▶ **EXTRACTED TEXT**:
-- -- --
Stage to Screen & Screen to Stage: Movie Pairings for This Year's Tony Nominees
Films to watch alongside this season’s Broadway plays and musicals.
The 78th Tony Awards are just two weeks away! Unlike the Oscars, it’s both very expensive1 and very hard2 to be a completionist and see all of the nominees. I go to the theater fairly often and still, I’ve only seen 13 of this season’s 48 productions (and 8 of the 18 nominees in the “Best” categories).
It’s a very poor substitute for live theater, but movies are easier (and cheaper) to see. I’ve put together a list of films (or TV shows) to pair with this year’s Tony nominees, whether it’s the source material for the stage show or a thematic match that would also make for a good double bill. So if you’re looking for a movie similar to Maybe Happy Ending or curious about the various Pirates of Penzance film adaptations, look no further!
Best Musical
Buena Vista Social Club
Screen to stage. This celebration of Cuban folk music is based on the landmark album of the same name, and its recording was documented by Wim Wenders. His film, released in 1999, is also called Buena Vista Social Club, and like the musical, it affirms the vitality of artistic expression under a totalitarian regime. I’ve heard the stage show has a threadbare plot and is really about the musical performances, which can also be said about the documentary.
Dead Outlaw
Thematic pairing. Based on the true tale of a train robber whose mummified corpse became a carnival exhibit, this original musical is apparently one of the best of the season. I can’t wait to see it myself, but a friend who saw Dead Outlaw suggested Weekend at Bernie’s because of the whole thing about using a dead guy as a prop. I was kind of thinking The Ballad of Buster Scruggs could be a good fit, particularly the first segment of the Coen Brothers’ anthology film, in which Tim Blake Nelson sings an infectiously catchy folk ditty before a fatal shootout, but open to suggestions.
-- -- --
▶ **EXERCISE DATA**:
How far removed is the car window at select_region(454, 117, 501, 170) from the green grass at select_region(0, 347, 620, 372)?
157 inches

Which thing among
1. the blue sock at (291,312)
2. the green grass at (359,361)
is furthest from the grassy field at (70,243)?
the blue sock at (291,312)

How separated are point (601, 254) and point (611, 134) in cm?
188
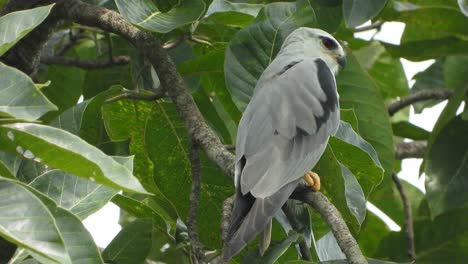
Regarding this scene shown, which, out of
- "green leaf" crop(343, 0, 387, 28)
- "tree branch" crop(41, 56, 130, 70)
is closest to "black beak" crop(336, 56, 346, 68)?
"green leaf" crop(343, 0, 387, 28)

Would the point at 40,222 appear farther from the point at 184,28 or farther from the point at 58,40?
the point at 58,40

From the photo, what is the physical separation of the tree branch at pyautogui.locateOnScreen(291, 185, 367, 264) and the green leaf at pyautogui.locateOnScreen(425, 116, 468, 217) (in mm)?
1241

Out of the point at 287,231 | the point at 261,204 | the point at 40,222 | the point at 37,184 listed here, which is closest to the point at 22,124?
the point at 40,222

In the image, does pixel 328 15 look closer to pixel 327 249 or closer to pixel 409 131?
pixel 409 131

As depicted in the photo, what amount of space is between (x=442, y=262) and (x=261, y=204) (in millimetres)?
1784

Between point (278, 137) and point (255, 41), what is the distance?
48 centimetres

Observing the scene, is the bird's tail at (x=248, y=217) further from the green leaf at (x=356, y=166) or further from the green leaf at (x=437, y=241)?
the green leaf at (x=437, y=241)

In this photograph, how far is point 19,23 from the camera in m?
2.73

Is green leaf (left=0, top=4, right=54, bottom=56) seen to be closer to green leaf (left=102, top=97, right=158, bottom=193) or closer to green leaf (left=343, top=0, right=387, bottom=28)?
green leaf (left=102, top=97, right=158, bottom=193)

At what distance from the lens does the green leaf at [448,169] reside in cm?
441

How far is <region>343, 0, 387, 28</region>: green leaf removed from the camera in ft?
13.1

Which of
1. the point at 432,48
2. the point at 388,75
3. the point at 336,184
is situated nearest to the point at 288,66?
the point at 432,48

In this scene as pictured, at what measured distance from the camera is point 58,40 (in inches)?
203

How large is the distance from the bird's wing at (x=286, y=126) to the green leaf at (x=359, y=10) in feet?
0.91
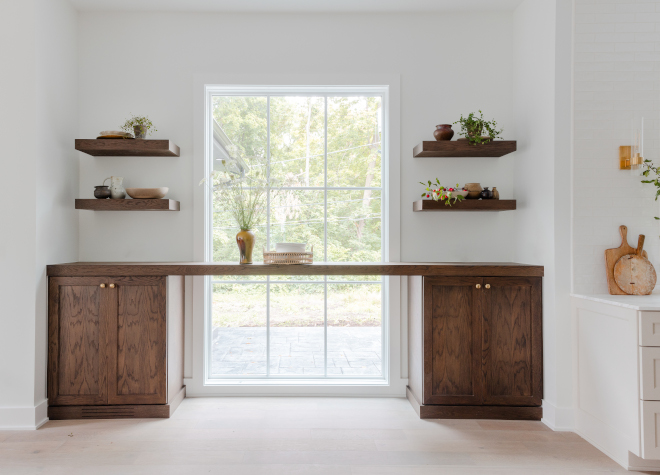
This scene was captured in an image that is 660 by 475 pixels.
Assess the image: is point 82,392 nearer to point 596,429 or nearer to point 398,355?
point 398,355

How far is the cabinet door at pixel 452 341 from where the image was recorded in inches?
124

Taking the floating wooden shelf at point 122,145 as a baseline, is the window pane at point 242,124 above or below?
above

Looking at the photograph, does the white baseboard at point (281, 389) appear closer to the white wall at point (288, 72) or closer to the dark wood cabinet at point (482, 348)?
the dark wood cabinet at point (482, 348)

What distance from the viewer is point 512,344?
316 cm

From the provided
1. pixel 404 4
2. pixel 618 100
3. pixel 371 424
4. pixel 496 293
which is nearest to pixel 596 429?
pixel 496 293

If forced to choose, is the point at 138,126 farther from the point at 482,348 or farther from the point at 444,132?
the point at 482,348

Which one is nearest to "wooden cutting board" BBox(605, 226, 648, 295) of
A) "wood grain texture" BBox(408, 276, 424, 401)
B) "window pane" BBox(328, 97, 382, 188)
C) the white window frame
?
"wood grain texture" BBox(408, 276, 424, 401)

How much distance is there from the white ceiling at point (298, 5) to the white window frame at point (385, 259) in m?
0.53

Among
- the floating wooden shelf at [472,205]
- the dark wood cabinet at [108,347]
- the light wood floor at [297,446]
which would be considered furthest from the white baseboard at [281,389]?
the floating wooden shelf at [472,205]

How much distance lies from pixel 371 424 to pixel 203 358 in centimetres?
147

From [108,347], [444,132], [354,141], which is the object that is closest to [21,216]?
[108,347]

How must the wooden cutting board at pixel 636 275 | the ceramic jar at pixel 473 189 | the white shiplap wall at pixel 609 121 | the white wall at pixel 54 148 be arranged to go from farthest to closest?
the ceramic jar at pixel 473 189 < the white wall at pixel 54 148 < the white shiplap wall at pixel 609 121 < the wooden cutting board at pixel 636 275

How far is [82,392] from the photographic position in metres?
3.14

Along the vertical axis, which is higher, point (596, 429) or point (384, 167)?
point (384, 167)
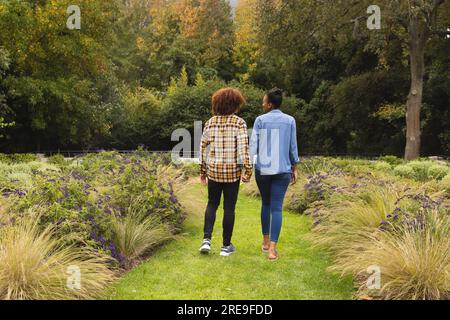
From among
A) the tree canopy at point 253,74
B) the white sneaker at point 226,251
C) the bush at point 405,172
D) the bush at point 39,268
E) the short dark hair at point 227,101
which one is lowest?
the white sneaker at point 226,251

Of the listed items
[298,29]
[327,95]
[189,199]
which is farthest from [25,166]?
[327,95]

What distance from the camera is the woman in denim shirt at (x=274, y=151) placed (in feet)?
15.0

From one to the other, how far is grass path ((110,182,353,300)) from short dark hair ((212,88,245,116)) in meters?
1.56

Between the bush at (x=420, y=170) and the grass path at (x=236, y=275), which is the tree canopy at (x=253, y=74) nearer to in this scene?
the bush at (x=420, y=170)

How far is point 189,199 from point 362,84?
15.9 meters

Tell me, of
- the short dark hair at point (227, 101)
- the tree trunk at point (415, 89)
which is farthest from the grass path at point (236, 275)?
the tree trunk at point (415, 89)

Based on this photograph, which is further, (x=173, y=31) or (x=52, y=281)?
(x=173, y=31)

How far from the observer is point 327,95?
24.1 m

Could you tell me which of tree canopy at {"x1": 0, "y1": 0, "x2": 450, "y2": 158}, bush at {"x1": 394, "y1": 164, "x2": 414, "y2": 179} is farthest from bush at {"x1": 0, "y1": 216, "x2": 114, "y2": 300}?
tree canopy at {"x1": 0, "y1": 0, "x2": 450, "y2": 158}

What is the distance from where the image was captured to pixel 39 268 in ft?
11.7

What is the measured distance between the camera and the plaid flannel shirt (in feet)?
15.0

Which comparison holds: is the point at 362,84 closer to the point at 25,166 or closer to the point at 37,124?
the point at 37,124

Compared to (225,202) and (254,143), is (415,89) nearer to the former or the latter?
(254,143)

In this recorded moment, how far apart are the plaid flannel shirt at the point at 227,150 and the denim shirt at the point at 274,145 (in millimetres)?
122
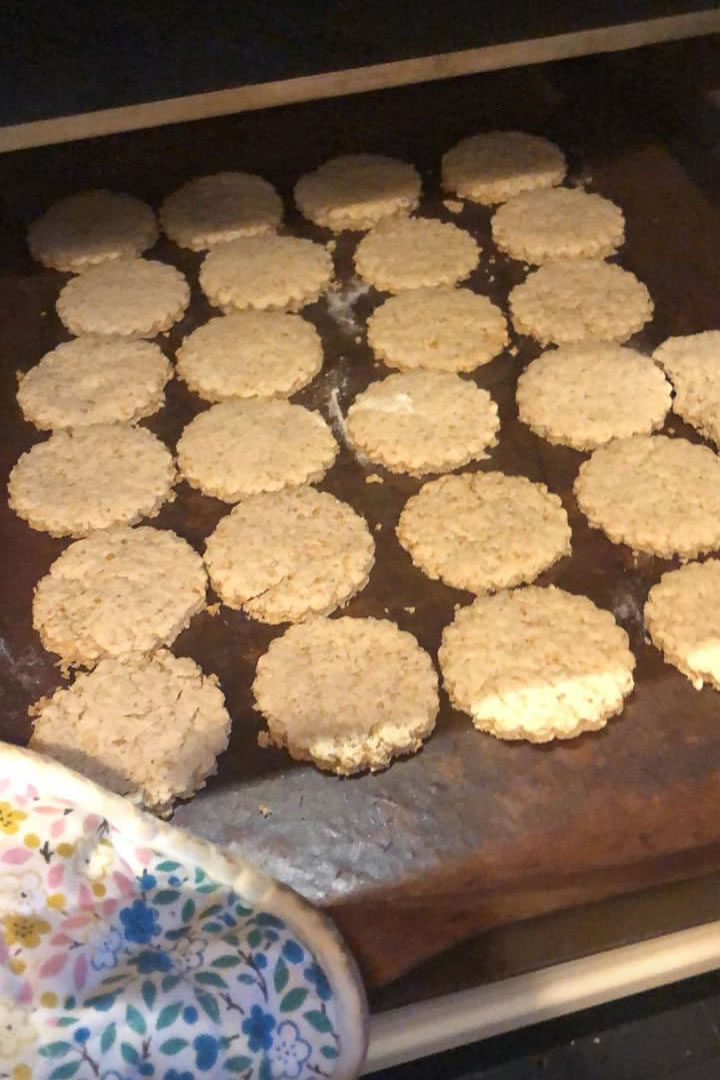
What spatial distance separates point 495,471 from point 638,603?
286mm

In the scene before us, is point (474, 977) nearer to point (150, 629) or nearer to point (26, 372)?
point (150, 629)

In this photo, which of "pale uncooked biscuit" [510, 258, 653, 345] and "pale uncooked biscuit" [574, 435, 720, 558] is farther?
"pale uncooked biscuit" [510, 258, 653, 345]

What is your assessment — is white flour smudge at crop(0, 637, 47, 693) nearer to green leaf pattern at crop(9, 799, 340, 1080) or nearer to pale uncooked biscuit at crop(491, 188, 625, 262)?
green leaf pattern at crop(9, 799, 340, 1080)

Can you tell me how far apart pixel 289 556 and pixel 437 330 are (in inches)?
19.8

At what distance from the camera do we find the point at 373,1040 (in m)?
1.16

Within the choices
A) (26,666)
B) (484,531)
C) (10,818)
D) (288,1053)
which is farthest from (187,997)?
(484,531)

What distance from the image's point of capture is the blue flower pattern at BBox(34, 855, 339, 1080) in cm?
89

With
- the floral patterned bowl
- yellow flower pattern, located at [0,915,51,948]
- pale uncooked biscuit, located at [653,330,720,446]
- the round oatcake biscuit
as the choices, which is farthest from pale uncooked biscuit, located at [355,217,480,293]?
yellow flower pattern, located at [0,915,51,948]

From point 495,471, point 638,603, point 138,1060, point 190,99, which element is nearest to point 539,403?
point 495,471

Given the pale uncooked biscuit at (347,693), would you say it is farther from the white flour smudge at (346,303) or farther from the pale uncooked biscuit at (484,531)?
the white flour smudge at (346,303)

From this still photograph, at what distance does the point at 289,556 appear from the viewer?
1.33 metres

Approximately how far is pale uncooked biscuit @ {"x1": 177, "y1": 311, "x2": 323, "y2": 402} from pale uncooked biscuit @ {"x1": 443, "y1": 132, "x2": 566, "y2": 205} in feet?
1.56

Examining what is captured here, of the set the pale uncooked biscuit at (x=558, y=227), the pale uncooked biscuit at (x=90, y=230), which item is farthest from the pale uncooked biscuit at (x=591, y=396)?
the pale uncooked biscuit at (x=90, y=230)

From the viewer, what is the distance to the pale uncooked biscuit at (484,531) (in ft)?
4.33
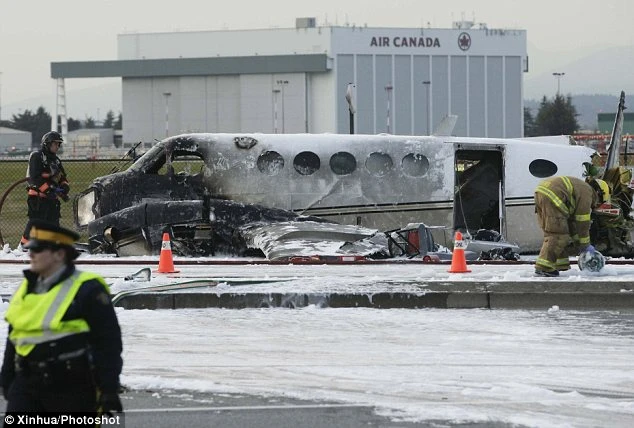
-- -- --
▶ **WORK REQUEST**: Write the next part of the article on movie pairings for Tony nominees, starting after its last sentence.

▶ **OUTPUT**:
Death Becomes Her
Screen to stage. This is an obvious one, and if you want a quasi-musical riff on the original Robert Zemeckis movie, check out the music video for Sabrina Carpenter’s “Taste,” which co-stars Jenna Ortega.
Maybe Happy Ending
Stage to screen. Hue Park and Will Aronson’s musical was originally staged in South Korea, where it was successful enough to garner a film adaptation called My Favorite Love Story. It premiered at the Seoul Independent Film Festival in 2023 and more or less disappeared since then, so it’s impossible to watch it. The Broadway version of the musical has made significant changes to the plot, so the film may no longer represent the show as we now know it.
Thematic pairing. For a film that also stars a robot companion who faces obsolescence and abandonment from his family, refer to the beautifully elegiac After Yang. It may be about robots, but just like Maybe Happy Ending, the story is humanist at its core. Both the musical and this movie share a similar antiseptic aesthetic of retro-futurism.
Operation Mincemeat
Stage & screen. Despite sharing a title, this musical comedy has no relation to the 2021 drama Operation Mincemeat, which stars Colin Firth and Matthew Macfadyen. Both are about the WWII British plot to trick the Nazis into thinking they weren’t going to invade Sicily.
Best Revival of a Musical
Floyd Collins
Thematic pairing. Adam Guettel and Tina Landau’s musical, about a real guy who got trapped in a cave, has been insanely divisive. I’m seeing it in a few weeks so I will judge for myself then, but I get the sense that theatregoers showing up for Jeremy Jordan or Lizzy McAlpine weren’t prepared for Guettel’s operatic style unique to contemporary composers. The real-life Floyd Collins was also an inspiration for Ace in the Hole. Billy Wilder’s excellently acidic picture. It stars Kirk Douglas as an amoral newspaper man who exploits a man’s impending death for his own gain.
Gypsy


Stage to screen. Stephen Sondheim and Jule Styne’s influential musical has twice been adapted by Hollywood. The most famous was the 1962 version starring Rosalind Russell and Natalie Wood, but even the musical’s ardent fans will admit that this adaptation is a brutal slog, with Wood very much miscast as Gypsy Rose Lee. (It wasn’t until I saw the current production, which stars Audra McDonald, that I understood the love for this show.) The TV movie from 1993 that stars Bette Midler that’s apparently much better (and features a young Elisabeth Moss). There’s also a proshot of a recent West End production that stars Imelda Staunton.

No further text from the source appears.